Discussion of article "Backpropagation Neural Networks using MQL5 Matrices"

 

New article Backpropagation Neural Networks using MQL5 Matrices has been published:

The article describes the theory and practice of applying the backpropagation algorithm in MQL5 using matrices. It provides ready-made classes along with script, indicator and Expert Advisor examples.

As we will see below, MQL5 provides a large set of built-in activation functions.
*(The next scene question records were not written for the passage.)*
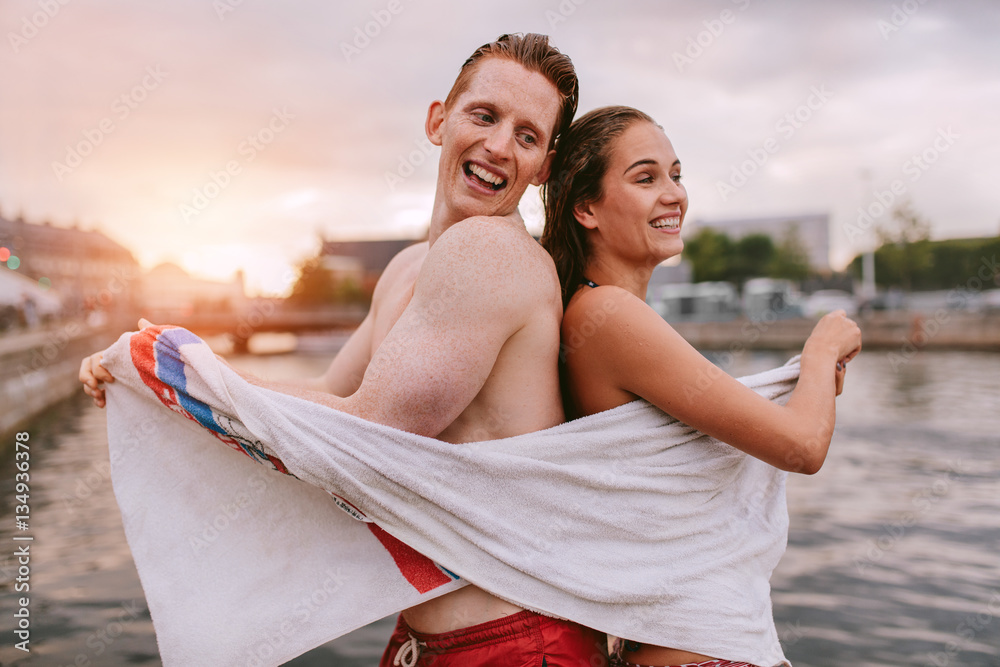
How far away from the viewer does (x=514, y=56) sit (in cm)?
222

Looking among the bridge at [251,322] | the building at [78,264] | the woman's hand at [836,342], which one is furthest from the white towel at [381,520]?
the building at [78,264]

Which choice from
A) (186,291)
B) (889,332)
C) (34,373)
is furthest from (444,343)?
(186,291)

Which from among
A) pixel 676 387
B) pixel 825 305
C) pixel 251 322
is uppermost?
pixel 676 387

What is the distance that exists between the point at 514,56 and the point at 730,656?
1866 millimetres

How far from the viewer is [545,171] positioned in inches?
96.0

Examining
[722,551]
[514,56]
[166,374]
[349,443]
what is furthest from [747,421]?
[166,374]

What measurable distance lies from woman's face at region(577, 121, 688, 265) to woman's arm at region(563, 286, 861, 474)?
0.89ft

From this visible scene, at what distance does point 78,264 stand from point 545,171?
90322 mm

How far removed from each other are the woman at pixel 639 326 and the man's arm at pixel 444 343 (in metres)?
0.33

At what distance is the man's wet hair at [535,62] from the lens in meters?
2.22

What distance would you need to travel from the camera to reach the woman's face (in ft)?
7.58

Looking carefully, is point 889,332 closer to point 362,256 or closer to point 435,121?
point 435,121

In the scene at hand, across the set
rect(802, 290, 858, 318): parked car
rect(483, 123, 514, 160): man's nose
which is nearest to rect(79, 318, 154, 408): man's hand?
rect(483, 123, 514, 160): man's nose

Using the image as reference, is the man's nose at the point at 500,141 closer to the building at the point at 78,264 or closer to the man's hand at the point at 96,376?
the man's hand at the point at 96,376
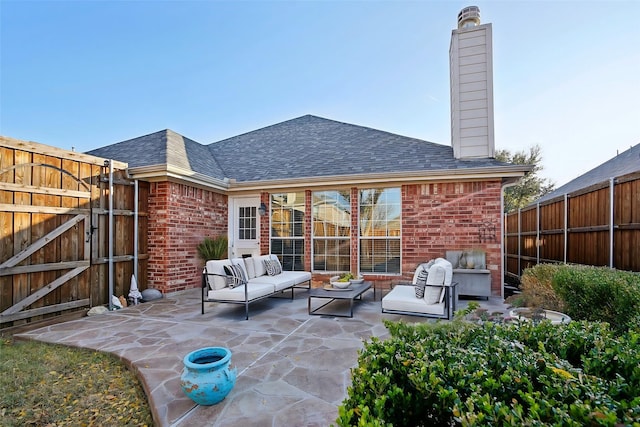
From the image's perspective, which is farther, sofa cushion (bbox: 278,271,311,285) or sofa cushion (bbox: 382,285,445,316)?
sofa cushion (bbox: 278,271,311,285)

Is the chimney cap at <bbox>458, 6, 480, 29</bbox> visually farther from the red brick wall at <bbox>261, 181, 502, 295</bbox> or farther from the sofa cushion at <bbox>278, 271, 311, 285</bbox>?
the sofa cushion at <bbox>278, 271, 311, 285</bbox>

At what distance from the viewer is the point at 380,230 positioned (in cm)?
754

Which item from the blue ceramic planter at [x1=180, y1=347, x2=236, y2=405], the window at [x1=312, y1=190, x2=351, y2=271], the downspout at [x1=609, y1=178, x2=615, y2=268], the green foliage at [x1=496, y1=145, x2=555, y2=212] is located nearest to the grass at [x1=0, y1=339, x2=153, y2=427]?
the blue ceramic planter at [x1=180, y1=347, x2=236, y2=405]

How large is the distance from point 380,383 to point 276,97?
11308 millimetres

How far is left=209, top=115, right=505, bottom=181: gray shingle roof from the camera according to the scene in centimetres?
748

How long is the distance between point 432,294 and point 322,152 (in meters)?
5.67

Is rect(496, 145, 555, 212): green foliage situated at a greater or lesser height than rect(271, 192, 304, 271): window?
greater

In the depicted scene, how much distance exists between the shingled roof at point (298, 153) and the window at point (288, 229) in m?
0.66

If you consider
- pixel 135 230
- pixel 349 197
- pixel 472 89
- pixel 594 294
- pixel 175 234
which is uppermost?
pixel 472 89

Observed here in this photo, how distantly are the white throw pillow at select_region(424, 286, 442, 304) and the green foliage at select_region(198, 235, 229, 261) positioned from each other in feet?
17.1

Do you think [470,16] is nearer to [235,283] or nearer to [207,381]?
[235,283]

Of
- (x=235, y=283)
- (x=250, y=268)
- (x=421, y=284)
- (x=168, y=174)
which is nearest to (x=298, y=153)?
(x=168, y=174)

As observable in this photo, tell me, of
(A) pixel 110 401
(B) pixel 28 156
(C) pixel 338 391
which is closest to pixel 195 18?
(B) pixel 28 156

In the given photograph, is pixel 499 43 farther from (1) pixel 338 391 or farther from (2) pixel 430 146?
(1) pixel 338 391
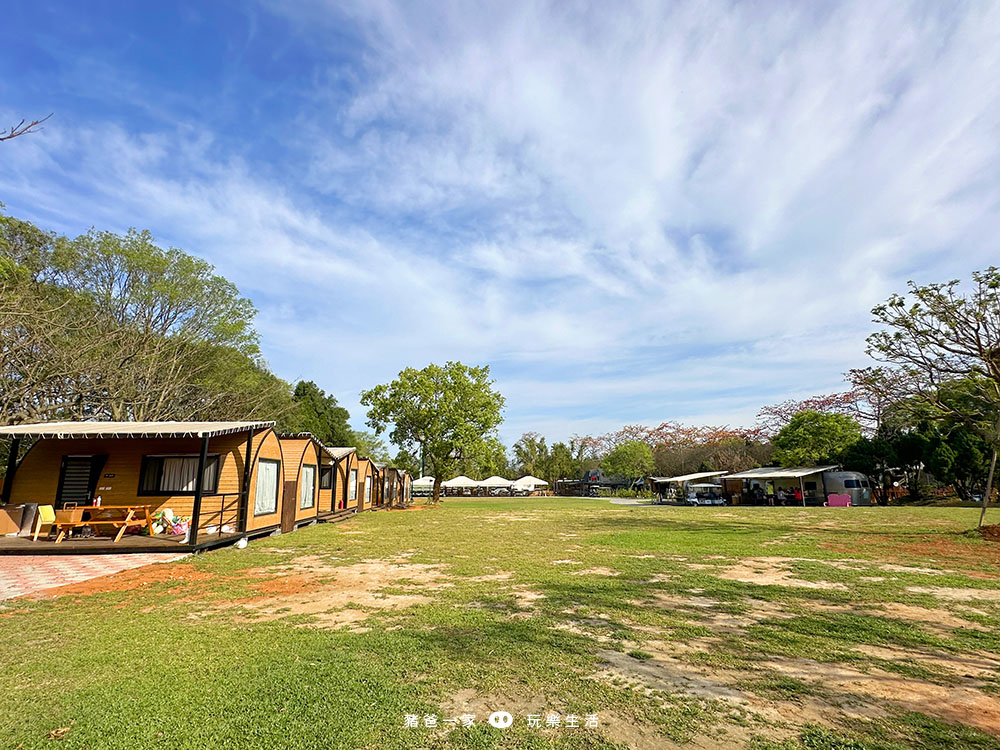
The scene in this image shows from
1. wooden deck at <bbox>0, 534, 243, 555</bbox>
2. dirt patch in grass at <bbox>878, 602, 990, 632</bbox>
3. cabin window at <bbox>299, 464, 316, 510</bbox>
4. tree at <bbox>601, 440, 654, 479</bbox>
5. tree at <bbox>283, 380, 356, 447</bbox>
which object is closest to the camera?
dirt patch in grass at <bbox>878, 602, 990, 632</bbox>

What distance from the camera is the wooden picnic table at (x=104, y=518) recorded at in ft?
38.0

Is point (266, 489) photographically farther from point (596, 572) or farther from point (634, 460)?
point (634, 460)

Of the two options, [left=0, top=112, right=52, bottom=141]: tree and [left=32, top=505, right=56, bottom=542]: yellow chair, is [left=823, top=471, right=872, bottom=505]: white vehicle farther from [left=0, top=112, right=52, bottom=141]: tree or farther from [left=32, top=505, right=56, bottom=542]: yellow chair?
[left=0, top=112, right=52, bottom=141]: tree

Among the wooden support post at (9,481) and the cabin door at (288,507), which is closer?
the wooden support post at (9,481)

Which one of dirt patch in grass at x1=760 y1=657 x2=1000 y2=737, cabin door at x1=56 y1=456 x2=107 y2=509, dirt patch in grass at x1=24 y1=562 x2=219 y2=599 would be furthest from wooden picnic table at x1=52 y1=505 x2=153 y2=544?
dirt patch in grass at x1=760 y1=657 x2=1000 y2=737

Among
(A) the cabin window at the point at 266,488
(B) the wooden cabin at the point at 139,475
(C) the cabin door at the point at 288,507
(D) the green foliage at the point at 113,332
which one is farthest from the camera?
(D) the green foliage at the point at 113,332

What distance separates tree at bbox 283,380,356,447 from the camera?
42.3 metres

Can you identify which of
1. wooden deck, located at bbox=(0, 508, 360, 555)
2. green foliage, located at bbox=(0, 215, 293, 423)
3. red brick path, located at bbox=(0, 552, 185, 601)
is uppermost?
green foliage, located at bbox=(0, 215, 293, 423)

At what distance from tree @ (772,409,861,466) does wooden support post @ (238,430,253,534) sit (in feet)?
131

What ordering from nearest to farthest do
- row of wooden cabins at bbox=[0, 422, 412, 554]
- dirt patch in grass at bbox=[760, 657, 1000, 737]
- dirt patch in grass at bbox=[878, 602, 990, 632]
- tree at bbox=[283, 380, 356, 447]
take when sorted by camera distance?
1. dirt patch in grass at bbox=[760, 657, 1000, 737]
2. dirt patch in grass at bbox=[878, 602, 990, 632]
3. row of wooden cabins at bbox=[0, 422, 412, 554]
4. tree at bbox=[283, 380, 356, 447]

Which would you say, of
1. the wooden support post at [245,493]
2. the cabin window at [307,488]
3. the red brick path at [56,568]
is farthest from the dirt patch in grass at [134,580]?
the cabin window at [307,488]

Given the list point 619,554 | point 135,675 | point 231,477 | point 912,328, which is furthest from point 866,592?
point 231,477

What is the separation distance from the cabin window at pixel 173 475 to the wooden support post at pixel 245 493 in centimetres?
68

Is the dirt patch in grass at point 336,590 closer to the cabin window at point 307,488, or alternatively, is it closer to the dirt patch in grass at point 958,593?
the dirt patch in grass at point 958,593
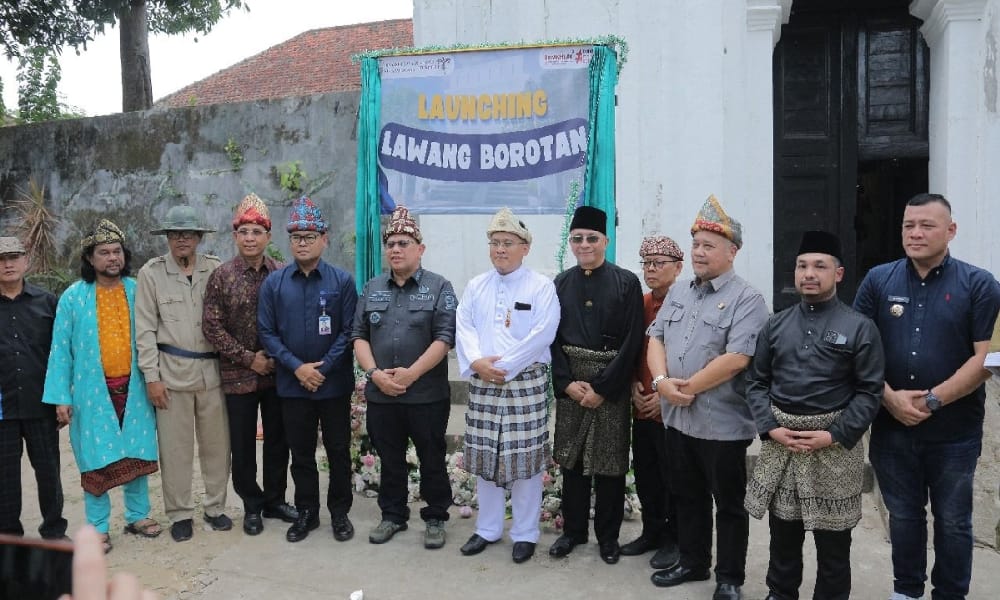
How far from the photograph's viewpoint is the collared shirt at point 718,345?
3670 millimetres

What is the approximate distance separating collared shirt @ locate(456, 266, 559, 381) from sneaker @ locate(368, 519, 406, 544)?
3.44 ft

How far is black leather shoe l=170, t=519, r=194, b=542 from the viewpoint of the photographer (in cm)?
468

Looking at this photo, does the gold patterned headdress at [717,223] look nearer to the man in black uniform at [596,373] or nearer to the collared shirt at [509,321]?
the man in black uniform at [596,373]

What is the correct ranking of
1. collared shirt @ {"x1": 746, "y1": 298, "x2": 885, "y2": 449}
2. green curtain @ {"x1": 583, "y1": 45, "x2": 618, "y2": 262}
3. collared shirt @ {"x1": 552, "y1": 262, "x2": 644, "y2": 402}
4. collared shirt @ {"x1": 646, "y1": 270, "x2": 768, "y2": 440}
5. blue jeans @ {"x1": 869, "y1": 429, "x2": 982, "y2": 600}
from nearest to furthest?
collared shirt @ {"x1": 746, "y1": 298, "x2": 885, "y2": 449}, blue jeans @ {"x1": 869, "y1": 429, "x2": 982, "y2": 600}, collared shirt @ {"x1": 646, "y1": 270, "x2": 768, "y2": 440}, collared shirt @ {"x1": 552, "y1": 262, "x2": 644, "y2": 402}, green curtain @ {"x1": 583, "y1": 45, "x2": 618, "y2": 262}

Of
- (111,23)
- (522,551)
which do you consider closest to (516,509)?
(522,551)

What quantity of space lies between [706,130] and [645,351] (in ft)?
10.9

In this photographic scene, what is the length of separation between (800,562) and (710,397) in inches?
32.1

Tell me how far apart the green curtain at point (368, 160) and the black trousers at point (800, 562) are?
124 inches

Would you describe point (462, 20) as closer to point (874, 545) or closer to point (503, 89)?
point (503, 89)

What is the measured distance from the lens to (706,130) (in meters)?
6.95

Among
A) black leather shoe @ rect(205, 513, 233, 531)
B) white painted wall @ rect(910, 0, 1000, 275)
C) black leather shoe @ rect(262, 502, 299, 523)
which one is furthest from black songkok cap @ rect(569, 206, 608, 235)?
white painted wall @ rect(910, 0, 1000, 275)

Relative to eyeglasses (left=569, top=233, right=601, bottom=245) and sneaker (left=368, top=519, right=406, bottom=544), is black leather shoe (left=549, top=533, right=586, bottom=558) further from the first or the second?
eyeglasses (left=569, top=233, right=601, bottom=245)

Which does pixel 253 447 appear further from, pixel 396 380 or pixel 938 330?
pixel 938 330

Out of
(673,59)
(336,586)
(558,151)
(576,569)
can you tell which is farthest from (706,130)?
(336,586)
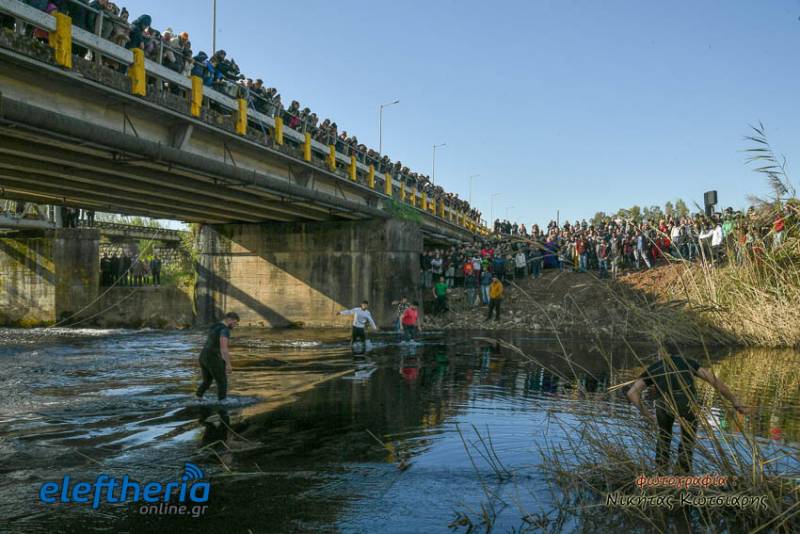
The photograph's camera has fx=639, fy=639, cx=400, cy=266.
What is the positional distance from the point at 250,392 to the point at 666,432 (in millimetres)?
Answer: 8264

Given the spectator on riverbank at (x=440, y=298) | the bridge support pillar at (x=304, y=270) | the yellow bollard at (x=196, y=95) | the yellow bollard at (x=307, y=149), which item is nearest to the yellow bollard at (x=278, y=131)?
the yellow bollard at (x=307, y=149)

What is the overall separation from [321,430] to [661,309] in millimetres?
4952

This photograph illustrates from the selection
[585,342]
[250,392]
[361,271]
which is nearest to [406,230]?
[361,271]

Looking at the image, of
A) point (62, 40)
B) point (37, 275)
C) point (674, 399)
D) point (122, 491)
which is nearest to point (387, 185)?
point (37, 275)

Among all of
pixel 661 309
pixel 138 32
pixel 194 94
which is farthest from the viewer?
pixel 194 94

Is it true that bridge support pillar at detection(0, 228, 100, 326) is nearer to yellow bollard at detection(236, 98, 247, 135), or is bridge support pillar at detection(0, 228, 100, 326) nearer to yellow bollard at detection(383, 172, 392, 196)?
yellow bollard at detection(383, 172, 392, 196)

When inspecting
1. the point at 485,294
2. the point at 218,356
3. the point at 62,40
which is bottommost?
the point at 218,356

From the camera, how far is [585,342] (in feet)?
72.8

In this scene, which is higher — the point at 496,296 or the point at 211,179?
the point at 211,179

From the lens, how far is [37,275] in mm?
27828

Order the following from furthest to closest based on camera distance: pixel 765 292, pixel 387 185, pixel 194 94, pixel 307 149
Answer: pixel 387 185
pixel 307 149
pixel 194 94
pixel 765 292

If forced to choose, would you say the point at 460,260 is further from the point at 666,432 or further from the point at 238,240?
the point at 666,432

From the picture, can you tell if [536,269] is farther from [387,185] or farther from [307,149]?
[307,149]

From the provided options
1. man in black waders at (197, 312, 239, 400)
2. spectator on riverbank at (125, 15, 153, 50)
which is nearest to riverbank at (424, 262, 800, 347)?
man in black waders at (197, 312, 239, 400)
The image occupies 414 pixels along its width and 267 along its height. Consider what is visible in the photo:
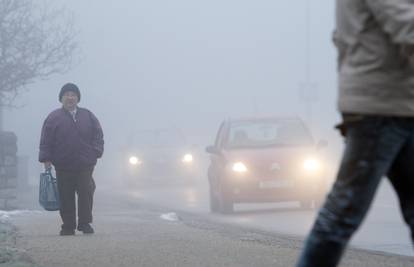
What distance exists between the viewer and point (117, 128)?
228ft

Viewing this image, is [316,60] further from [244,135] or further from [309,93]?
[244,135]

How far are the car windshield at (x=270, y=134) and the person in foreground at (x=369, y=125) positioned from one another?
1460 cm

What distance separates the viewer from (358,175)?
14.5 ft

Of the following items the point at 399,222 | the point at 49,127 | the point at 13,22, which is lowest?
the point at 399,222

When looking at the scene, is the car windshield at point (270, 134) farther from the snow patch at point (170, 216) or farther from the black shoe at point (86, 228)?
the black shoe at point (86, 228)

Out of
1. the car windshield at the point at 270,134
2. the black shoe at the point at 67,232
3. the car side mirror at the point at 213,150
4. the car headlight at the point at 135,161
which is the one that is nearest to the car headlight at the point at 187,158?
the car headlight at the point at 135,161

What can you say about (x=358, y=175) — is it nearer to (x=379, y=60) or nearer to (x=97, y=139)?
(x=379, y=60)

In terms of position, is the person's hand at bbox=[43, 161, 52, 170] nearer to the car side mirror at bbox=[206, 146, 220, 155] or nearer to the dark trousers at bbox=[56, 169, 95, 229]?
the dark trousers at bbox=[56, 169, 95, 229]

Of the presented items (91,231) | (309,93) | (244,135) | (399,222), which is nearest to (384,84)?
(91,231)

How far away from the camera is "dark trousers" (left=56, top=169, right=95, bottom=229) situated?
1214 centimetres

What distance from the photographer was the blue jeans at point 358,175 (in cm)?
443

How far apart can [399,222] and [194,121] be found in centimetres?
6026

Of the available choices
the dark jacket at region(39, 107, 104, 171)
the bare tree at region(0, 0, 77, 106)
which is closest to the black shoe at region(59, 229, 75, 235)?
the dark jacket at region(39, 107, 104, 171)

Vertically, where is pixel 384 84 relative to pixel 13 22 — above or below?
below
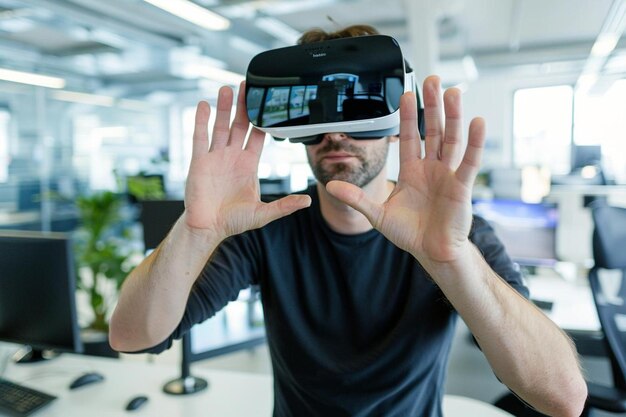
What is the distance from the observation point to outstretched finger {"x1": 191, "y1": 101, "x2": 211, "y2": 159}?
0.93m

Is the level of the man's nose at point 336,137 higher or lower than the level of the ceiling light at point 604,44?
lower

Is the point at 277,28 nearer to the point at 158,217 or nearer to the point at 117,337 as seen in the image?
the point at 158,217

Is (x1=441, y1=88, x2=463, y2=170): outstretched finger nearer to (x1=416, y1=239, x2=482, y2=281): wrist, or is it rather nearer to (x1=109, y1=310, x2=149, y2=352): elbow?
(x1=416, y1=239, x2=482, y2=281): wrist

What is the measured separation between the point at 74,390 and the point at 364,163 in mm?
1194

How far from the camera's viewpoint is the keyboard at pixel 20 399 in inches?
52.9

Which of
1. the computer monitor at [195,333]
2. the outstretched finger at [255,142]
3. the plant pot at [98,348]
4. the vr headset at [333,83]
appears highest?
the vr headset at [333,83]

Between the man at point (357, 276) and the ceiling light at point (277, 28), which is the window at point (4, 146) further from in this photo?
the man at point (357, 276)

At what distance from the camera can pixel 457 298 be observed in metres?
Answer: 0.84

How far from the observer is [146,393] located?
150 centimetres

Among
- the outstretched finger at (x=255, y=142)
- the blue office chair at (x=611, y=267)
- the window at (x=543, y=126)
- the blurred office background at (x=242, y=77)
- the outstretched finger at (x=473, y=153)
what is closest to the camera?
the outstretched finger at (x=473, y=153)

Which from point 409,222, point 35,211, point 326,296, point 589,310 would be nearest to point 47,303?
point 326,296

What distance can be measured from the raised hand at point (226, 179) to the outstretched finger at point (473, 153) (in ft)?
1.02

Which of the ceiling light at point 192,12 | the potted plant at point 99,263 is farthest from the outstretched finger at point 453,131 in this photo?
the ceiling light at point 192,12

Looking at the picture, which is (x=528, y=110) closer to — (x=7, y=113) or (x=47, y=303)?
(x=7, y=113)
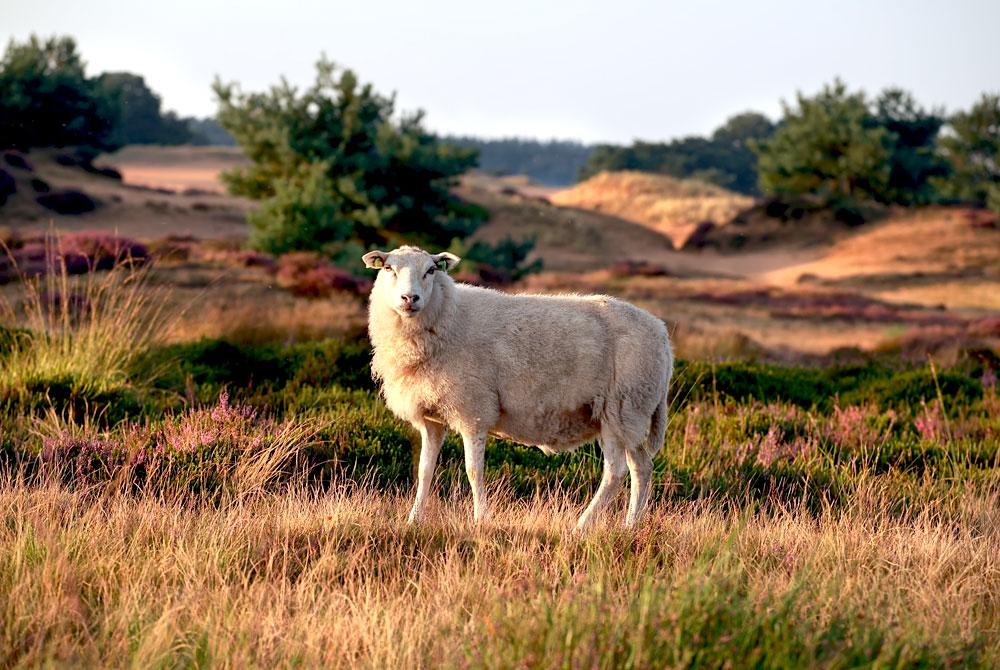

The choice of a function should be made based on the specific problem (regression, classification). Usually, it is possible to select several functions and then experimentally find the optimal one.

Popular activation functions

Popular activation functions

Activation functions can have different value ranges, limited or unlimited. In particular, the sigmoid (3) maps the data into the range [0,+1], which is better for classification problems, while the hyperbolic tangent maps data into the range [-1,+1], which is assumed better for regression and forecasting problems.

Author: Stanislav Korotky

 
matrix temp;
if(!outputs[n].Derivative(temp, of))

In the backpropagation ,the derivative functions expect to receive x and not activation of x (unless they changed it recently for the activation functions it applies to)

Here is an example :

#property version   "1.00"

int OnInit()
  {
//---
  double values[];
  matrix vValues;
  int total=20;
  double start=-1.0;
  double step=0.1;
  ArrayResize(values,total,0);
  vValues.Init(20,1);
  for(int i=0;i<total;i++){
  values[i]=sigmoid(start);
  vValues[i][0]=start;
  start+=step;
  }
  matrix activations;
  vValues.Activation(activations,AF_SIGMOID);
  //print sigmoid
  for(int i=0;i<total;i++){
  Print("sigmoidDV("+values[i]+")sigmoidVV("+activations[i][0]+")");
  }
  //derivatives
  matrix derivatives;
  activations.Derivative(derivatives,AF_SIGMOID);
  for(int i=0;i<total;i++){
  values[i]=sigmoid_derivative(values[i]);
  Print("dDV("+values[i]+")dVV("+derivatives[i][0]+")");
  }
//---
   return(INIT_SUCCEEDED);
  }

double sigmoid(double of){
return((1.0/(1.0+MathExp((-1.0*of)))));
}

double sigmoid_derivative(double output){
return(output*(1-output));
}

Also theres Activation functions for which you can send in more inputs both in the activation and the derivation , like the elu for instance

Derivative(output,AF_ELU,alpha);
Activation(output,AF_ELU,alpha);
 
Lorentzos Roussos #:

In the backpropagation ,the derivative functions expect to receive x and not activation of x (unless they changed it recently for the activation functions it applies to)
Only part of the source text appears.